### [Requirements]
Can you render every line of the following records as a Markdown table with the columns Row and Text, numbering each row and dropping blank lines and the pictures?

### [Dataset entries]
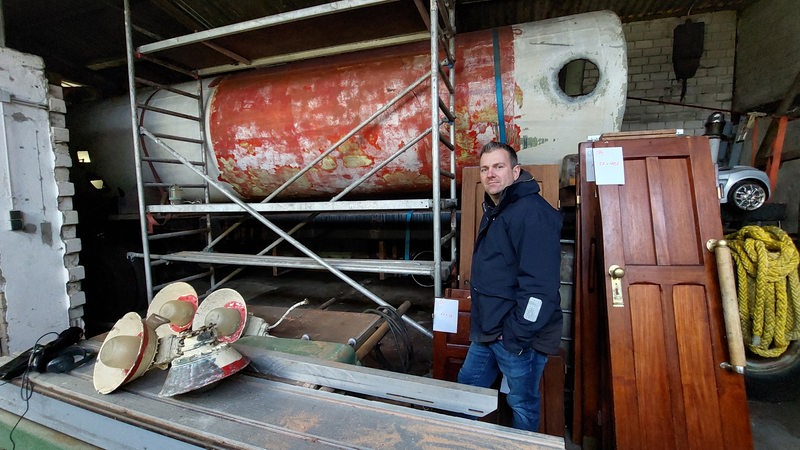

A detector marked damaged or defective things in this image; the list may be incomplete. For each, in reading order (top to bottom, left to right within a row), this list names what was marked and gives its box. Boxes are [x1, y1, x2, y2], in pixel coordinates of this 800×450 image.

peeling red paint [208, 26, 520, 199]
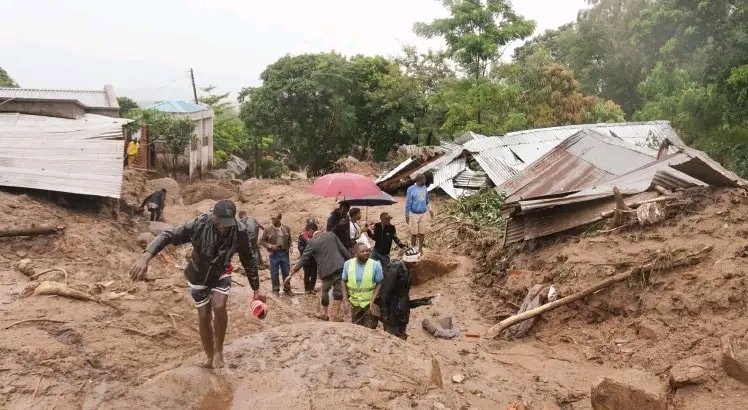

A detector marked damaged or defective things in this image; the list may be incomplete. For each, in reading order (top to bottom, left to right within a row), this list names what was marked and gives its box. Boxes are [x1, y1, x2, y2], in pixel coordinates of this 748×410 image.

damaged roof sheet [500, 130, 656, 203]
broken timber [486, 245, 712, 338]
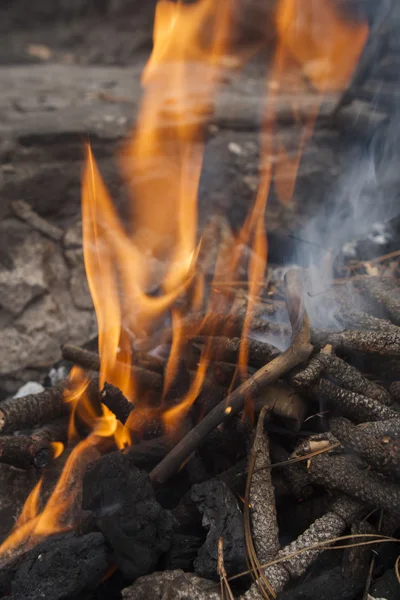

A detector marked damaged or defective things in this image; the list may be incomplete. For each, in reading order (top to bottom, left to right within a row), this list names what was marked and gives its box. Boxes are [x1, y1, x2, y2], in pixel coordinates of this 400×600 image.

black charred wood [0, 418, 68, 468]
black charred wood [0, 382, 69, 434]
black charred wood [99, 382, 133, 424]
burnt wood debris [0, 266, 400, 600]
black charred wood [316, 380, 396, 422]
black charred wood [330, 418, 400, 478]
black charred wood [304, 452, 398, 512]
black charred wood [82, 452, 174, 580]
black charred wood [190, 478, 245, 576]
black charred wood [1, 528, 107, 600]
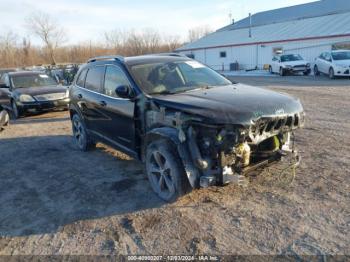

### [Task solution]
| Row | Text |
|---|---|
| 1 | A detector marked damaged or defective things in this image; the list may be incomplete. For each, in reading order (top to bottom, left to right within a row), this list names what was marked and gives its box. Boxes are [x1, y1, x2, y2], in pixel coordinates of this 800×450 image. |
| 2 | peeling red paint [208, 26, 520, 199] |
| 3 | A detector marked damaged or defective things in this image; the list may be incomplete. For each, in reading order (top to bottom, left to right within a row), this list names what was marked and gives its box. Boxes are [x1, y1, x2, y2], in pixel coordinates of this 748×410 image. |
| 4 | damaged roof sheet [500, 130, 656, 203] |
| 5 | broken timber [486, 245, 712, 338] |
| 6 | A detector marked damaged or defective things in this image; the list may be incomplete. For each, in reading order (top to bottom, left to right within a row), this list names what was marked and gives its box. Boxes are [x1, y1, x2, y2], in pixel coordinates of this 400×600 image. |
| 7 | black charred wood [0, 418, 68, 468] |
| 8 | black charred wood [0, 382, 69, 434] |
| 9 | black charred wood [99, 382, 133, 424] |
| 10 | burnt wood debris [0, 266, 400, 600] |
| 11 | black charred wood [316, 380, 396, 422] |
| 12 | black charred wood [330, 418, 400, 478] |
| 13 | black charred wood [304, 452, 398, 512] |
| 14 | black charred wood [82, 452, 174, 580] |
| 15 | black charred wood [190, 478, 245, 576] |
| 16 | black charred wood [1, 528, 107, 600] |